Silbergeld, a professor in the Bloomberg School of Public Health's Department of Environmental Health Sciences, with joint appointments in Health Policy and Management and in Epidemiology, had arrived at a critical moment, when the world was becoming aware of Mongolia's wealth of natural gas, gold, copper, and rare earth metals. A traditional nomadic society, Mongolia was on the brink of demographic and socioeconomic transition, in part to control the development of its mining industry. Silbergeld realized that Mongolia also faced increases in cancer and cardiovascular and respiratory diseases, some of which were due to rapid urbanization.
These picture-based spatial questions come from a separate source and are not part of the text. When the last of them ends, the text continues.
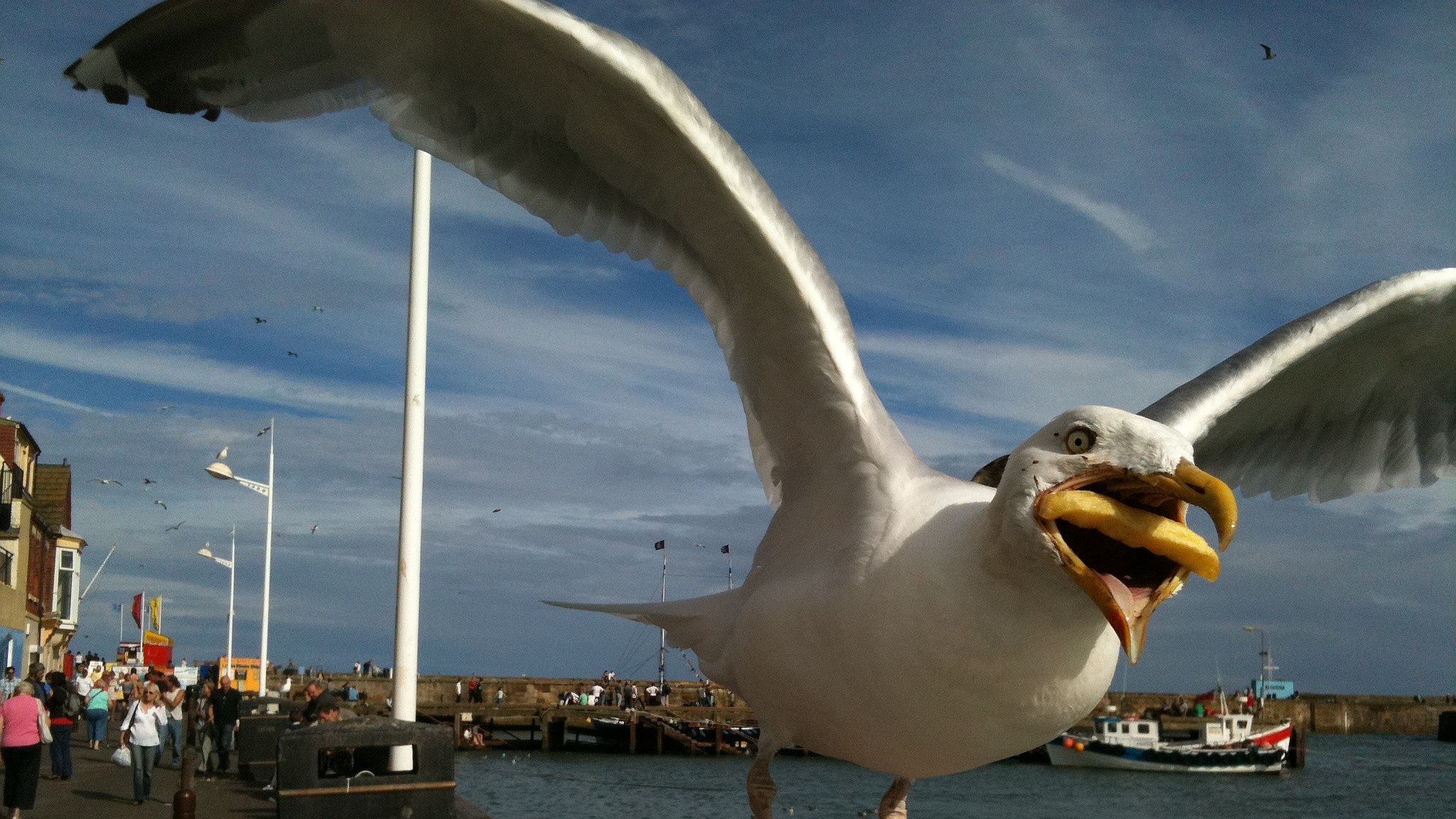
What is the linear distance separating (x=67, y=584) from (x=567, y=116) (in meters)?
52.1

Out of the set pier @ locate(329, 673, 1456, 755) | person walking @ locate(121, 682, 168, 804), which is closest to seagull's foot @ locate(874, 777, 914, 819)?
person walking @ locate(121, 682, 168, 804)

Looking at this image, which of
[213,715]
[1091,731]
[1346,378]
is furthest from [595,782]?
[1346,378]

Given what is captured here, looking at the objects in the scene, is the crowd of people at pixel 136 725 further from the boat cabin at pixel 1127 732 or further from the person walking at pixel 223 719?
the boat cabin at pixel 1127 732

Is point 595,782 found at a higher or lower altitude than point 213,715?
lower

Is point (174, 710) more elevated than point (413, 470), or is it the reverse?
point (413, 470)

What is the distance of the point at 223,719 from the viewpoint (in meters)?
16.6

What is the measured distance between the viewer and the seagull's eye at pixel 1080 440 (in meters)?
3.20

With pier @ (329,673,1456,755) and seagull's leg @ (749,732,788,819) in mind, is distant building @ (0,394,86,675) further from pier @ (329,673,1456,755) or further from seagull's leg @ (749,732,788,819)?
seagull's leg @ (749,732,788,819)

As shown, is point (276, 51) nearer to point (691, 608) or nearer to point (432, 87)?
point (432, 87)

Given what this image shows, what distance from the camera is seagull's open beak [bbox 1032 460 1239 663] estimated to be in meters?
2.98

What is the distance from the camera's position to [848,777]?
3941cm

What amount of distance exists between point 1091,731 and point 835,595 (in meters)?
48.2

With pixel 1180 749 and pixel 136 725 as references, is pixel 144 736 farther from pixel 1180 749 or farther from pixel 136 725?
pixel 1180 749

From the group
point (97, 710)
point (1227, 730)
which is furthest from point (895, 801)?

Public health researchers and practitioners there wanted her help in making sure that the country had the resources to develop sound policies and practices and to monitor changes in health and the environment.
Working with a school of public health in the capital city of Ulaanbaatar, Silbergeld obtained support for building capacity in research and practice from the National Institutes of Health's Fogarty International Center. Since 2007, junior faculty and public health researchers from Mongolia have received advanced training at Hopkins and conducted key research in occupational and environmental health issues, along with methods in public health policies, to manage the continued development of mining and resource extraction.
STUDENTS AT JHU: 2
LIFE EXPECTANCY (YEARS): 68.98
Preventing an Epidemic
Six years ago, Mongolia's country manager for the Joint United Nations Programme on HIV/AIDS requested technical assistance to better understand the risks for Mongolians living with HIV. Stefan Baral, an associate professor of epidemiology and director of the Bloomberg School's Key Populations Program, heeded the call.
Baral found that Mongolia's relative economic insularity had offered protection from many exposures, but the prevalence of HIV among gay men and men who have sex with men was as high as 10 percent. As mining had begun to take off, migration patterns had reversed, and workers had begun arriving in Mongolia's mining areas from China and other parts of Mongolia, exposing a new client pool to the country's network of sex workers, a population that already had a syphilis prevalence of 27 percent. HIV now had the potential to spread rapidly.
With the most at-risk populations identified, the Mongolian team is focused on characterizing where HIV treatment and prevention activities are most needed. "Here you have a real opportunity to prevent an epidemic," Baral says. For example, the Mongolian team is providing guidance on how mining companies can invest in HIV prevention approaches, including regular workplace HIV screenings, and use technology to bring interventions where the risks are, such as social media channels where people meet partners.